GIVEN REQUEST:
In the Hurricane Irene thread, reproduce the passage that begins with "Yeah...she threw a" and ends with "the latest word.", changing "covered bridges" to "wooden bridges".

SELECTED EXCERPT:

# Hurricane Irene



## Mattuk (Oct 16, 2010)

For those of you in the firing line I hope you all stay safe when this thing hits.

http://uk.news.yahoo.com/thousands-flee-us-east-coast-ahead-hurricane-020127795.html


----------



## Mattuk (Oct 16, 2010)

I hope you guys on the east coast are ok.

http://live-blog.uk.msn.com/Event/Hurricane_Irene8


----------



## On a call (Mar 3, 2010)

It was a storm but not the one they forecasted. Of course being prepared for the worst and getting the least is safer than preparing for the least and getting the worst.

People last power but most is back on, surges cause problems but not too bad.


----------



## Mattuk (Oct 16, 2010)

Thats good to hear as it was looking like you were in for a thumping!


----------



## On a call (Mar 3, 2010)

Yeah...she threw a few punches but more like a girl than a pissed off woman.


----------



## youngdon (Mar 10, 2010)

Ihear the rains have washed away many covered bridges and flooded quite a few homes and businesses. They didn't have all the wind but the rain clouds were moving slowly across the area. Most of the area received quite a bit of rain last week also which saturated the ground and filled he streams and rivers. 10 billion in damages was the latest word.


----------



## Mattuk (Oct 16, 2010)

SUPPLIED RECORDS:
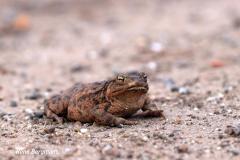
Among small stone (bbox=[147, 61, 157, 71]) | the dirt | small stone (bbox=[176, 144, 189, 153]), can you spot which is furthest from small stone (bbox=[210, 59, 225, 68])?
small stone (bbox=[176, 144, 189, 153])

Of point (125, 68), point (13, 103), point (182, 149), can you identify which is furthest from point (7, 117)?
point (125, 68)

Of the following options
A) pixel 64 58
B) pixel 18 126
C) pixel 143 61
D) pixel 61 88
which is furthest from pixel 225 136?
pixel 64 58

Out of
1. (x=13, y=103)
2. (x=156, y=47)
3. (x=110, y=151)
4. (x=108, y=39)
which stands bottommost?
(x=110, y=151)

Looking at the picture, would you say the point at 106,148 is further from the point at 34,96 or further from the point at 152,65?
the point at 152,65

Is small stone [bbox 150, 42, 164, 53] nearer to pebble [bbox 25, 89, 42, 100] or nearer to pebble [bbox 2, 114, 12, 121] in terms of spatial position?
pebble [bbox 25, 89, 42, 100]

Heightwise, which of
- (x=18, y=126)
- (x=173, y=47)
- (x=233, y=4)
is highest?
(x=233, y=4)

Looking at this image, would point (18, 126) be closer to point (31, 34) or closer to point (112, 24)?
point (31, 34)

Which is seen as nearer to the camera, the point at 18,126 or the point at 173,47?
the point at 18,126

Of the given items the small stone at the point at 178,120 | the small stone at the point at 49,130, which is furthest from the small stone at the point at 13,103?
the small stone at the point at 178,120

--

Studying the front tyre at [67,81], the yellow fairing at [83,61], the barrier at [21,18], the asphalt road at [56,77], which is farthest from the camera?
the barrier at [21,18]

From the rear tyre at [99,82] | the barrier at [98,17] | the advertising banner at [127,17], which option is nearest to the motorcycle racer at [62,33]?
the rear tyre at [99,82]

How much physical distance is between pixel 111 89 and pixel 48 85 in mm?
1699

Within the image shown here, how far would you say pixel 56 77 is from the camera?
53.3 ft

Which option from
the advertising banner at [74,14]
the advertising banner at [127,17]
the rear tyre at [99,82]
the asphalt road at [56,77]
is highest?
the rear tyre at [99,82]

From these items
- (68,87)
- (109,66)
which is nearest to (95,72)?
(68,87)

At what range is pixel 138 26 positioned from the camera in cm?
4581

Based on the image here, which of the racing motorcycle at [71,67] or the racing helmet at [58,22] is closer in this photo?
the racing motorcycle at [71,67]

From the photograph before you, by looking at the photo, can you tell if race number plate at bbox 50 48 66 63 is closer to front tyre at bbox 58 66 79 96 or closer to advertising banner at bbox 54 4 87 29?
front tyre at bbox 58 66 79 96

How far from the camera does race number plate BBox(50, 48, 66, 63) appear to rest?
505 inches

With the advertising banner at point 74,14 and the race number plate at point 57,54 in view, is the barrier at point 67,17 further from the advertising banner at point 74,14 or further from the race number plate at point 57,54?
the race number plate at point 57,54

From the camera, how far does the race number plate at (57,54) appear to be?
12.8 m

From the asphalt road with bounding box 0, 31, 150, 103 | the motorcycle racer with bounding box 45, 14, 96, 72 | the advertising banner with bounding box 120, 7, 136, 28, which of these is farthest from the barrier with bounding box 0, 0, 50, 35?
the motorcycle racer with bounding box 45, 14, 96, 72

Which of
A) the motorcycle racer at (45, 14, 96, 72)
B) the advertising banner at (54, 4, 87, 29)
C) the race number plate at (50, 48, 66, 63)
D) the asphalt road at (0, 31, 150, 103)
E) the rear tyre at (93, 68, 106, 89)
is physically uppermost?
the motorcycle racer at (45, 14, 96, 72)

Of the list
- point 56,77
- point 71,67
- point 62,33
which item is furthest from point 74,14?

SOLVED EXERCISE:
Yeah...she threw a few punches but more like a girl than a pissed off woman.


----------



## youngdon (Mar 10, 2010)

Ihear the rains have washed away many wooden bridges and flooded quite a few homes and businesses. They didn't have all the wind but the rain clouds were moving slowly across the area. Most of the area received quite a bit of rain last week also which saturated the ground and filled he streams and rivers. 10 billion in damages was the latest word.